Definition. If M is a square matrix of size n, the characteristic polynomial of M is the polynomial phi_{M} in the variable t that is given by the formula phi_{M}(t) = det ( t . 1_{n} - M ), where 1_{n} denotes the identity matrix.
Properties. Let M be an n \times n matrix.
phi_{M} is a polynomial of degree n.
The coefficient in phi_{M} of degree n is 1.
The constant term in phi_{M}, i.e., the coefficient of degree 0, is (-1)^{n} det (M).
The coefficient in phi_{M} of degree n-1 is the negative of the trace of M. (The trace of a square matrix is the sum of its diagonal elements.)
The roots of the characteristic polynomial of a diagonal matrix are the diagonal entries of the matrix.
Similar matrices have the same characteristic polynomial.
Definition. The characteristic polynomial of a linear map of a finite-dimensional vector space is the characteristic polynomial of its matrix relative to any basis of the vector space. (It is independent of the choice of basis, even though the matrix is not, since the matrices arising from different bases are similar.)
Proposition. The roots of the characteristic polynomial of a linear map are the proper values of the linear map.

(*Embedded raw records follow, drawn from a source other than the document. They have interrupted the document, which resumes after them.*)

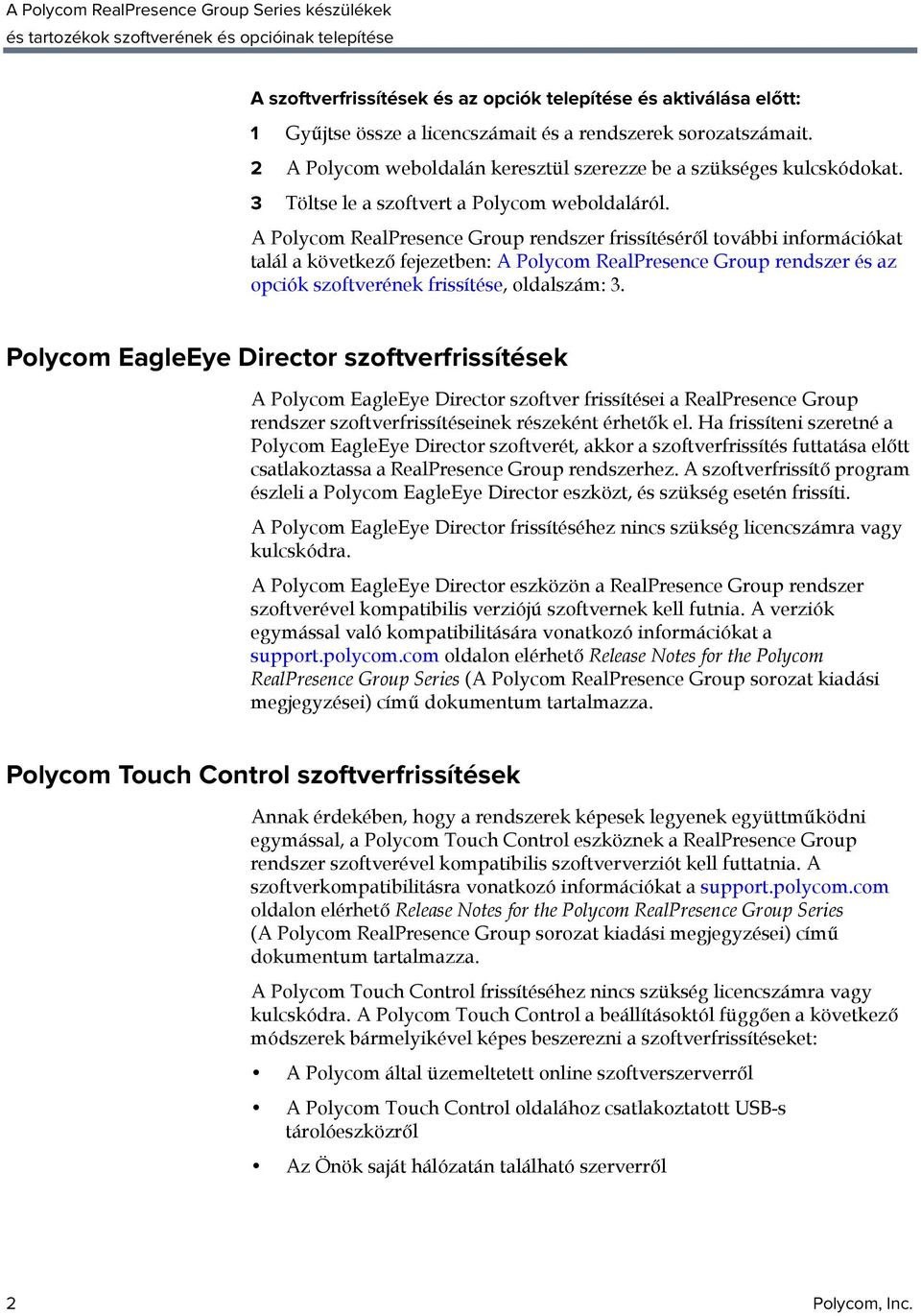 A Polycom RealPresence Group Series készülékek
és tartozékok szoftverének és opcióinak telepítése

A szoftverfrissítések és az opciók telepítése és aktiválása előtt:

1 Gyűjtse össze a licencszámait és a rendszerek sorozatszámait.

2 A Polycom weboldalán keresztül szerezze be a szükséges kulcskódokat.

3 Töltse le a szoftvert a Polycom weboldaláról.

A Polycom RealPresence Group rendszer frissítéséről további információkat talál a következő fejezetben: A Polycom RealPresence Group rendszer és az opciók szoftverének frissítése, oldalszám: 3.

Polycom EagleEye Director szoftverfrissítések

A Polycom EagleEye Director szoftver frissítései a RealPresence Group rendszer szoftverfrissítéseinek részeként érhetők el. Ha frissíteni szeretné a Polycom EagleEye Director szoftverét, akkor a szoftverfrissítés futtatása előtt csatlakoztassa a RealPresence Group rendszerhez. A szoftverfrissítő program észleli a Polycom EagleEye Director eszközt, és szükség esetén frissíti.

A Polycom EagleEye Director frissítéséhez nincs szükség licencszámra vagy kulcskódra.

A Polycom EagleEye Director eszközön a RealPresence Group rendszer szoftverével kompatibilis verziójú szoftvernek kell futnia. A verziók egymással való kompatibilitására vonatkozó információkat a support.polycom.com oldalon elérhető Release Notes for the Polycom RealPresence Group Series (A Polycom RealPresence Group sorozat kiadási megjegyzései) című dokumentum tartalmazza.

Polycom Touch Control szoftverfrissítések

Annak érdekében, hogy a rendszerek képesek legyenek együttműködni egymással, a Polycom Touch Control eszköznek a RealPresence Group rendszer szoftverével kompatibilis szoftververziót kell futtatnia. A szoftverkompatibilitásra vonatkozó információkat a support.polycom.com oldalon elérhető Release Notes for the Polycom RealPresence Group Series (A Polycom RealPresence Group sorozat kiadási megjegyzései) című dokumentum tartalmazza.

A Polycom Touch Control frissítéséhez nincs szükség licencszámra vagy kulcskódra. A Polycom Touch Control a beállításoktól függően a következő módszerek bármelyikével képes beszerezni a szoftverfrissítéseket:

• A Polycom által üzemeltetett online szoftverszerverről

• A Polycom Touch Control oldalához csatlakoztatott USB-s tárolóeszközről

• Az Önök saját hálózatán található szerverről

2 Polycom, Inc.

Proposition. If the characteristic polynomial of an n \times n matrix has n distinct (real) roots, then the matrix must be similar to a diagonal matrix.
Let A be the 3\times 3 matrix
| 0 | 1 | 0 |
| 1 | 0 | 1 |
| 0 | 1 | 0 |
Find the characteristic polynomial of A.
Find the proper values of the linear transformation f : x -> Ax.
For each proper value c of f find the characteristic subspace of f for c.
Is A similar to a diagonal matrix?
Let f be the linear transformation that is defined by f(x) = M x where M is the 4 \times 4 matrix
| 0 | -1 | 0 | 0 |
| 1 | 0 | 0 | 0 |
| 0 | 0 | 0 | 1 |
| 0 | 0 | -1 | 0 |
Find the characteristic polynomial of M.
Find all proper values of f.
For each proper value c of f find the characteristic subspace of f for c.
Is M similar to a diagonal matrix?
Give an example of a 2\times 2 matrix C not similar to a diagonal matrix for which the characteristic polynomial phi_{C} has a real root of multiplicity 2.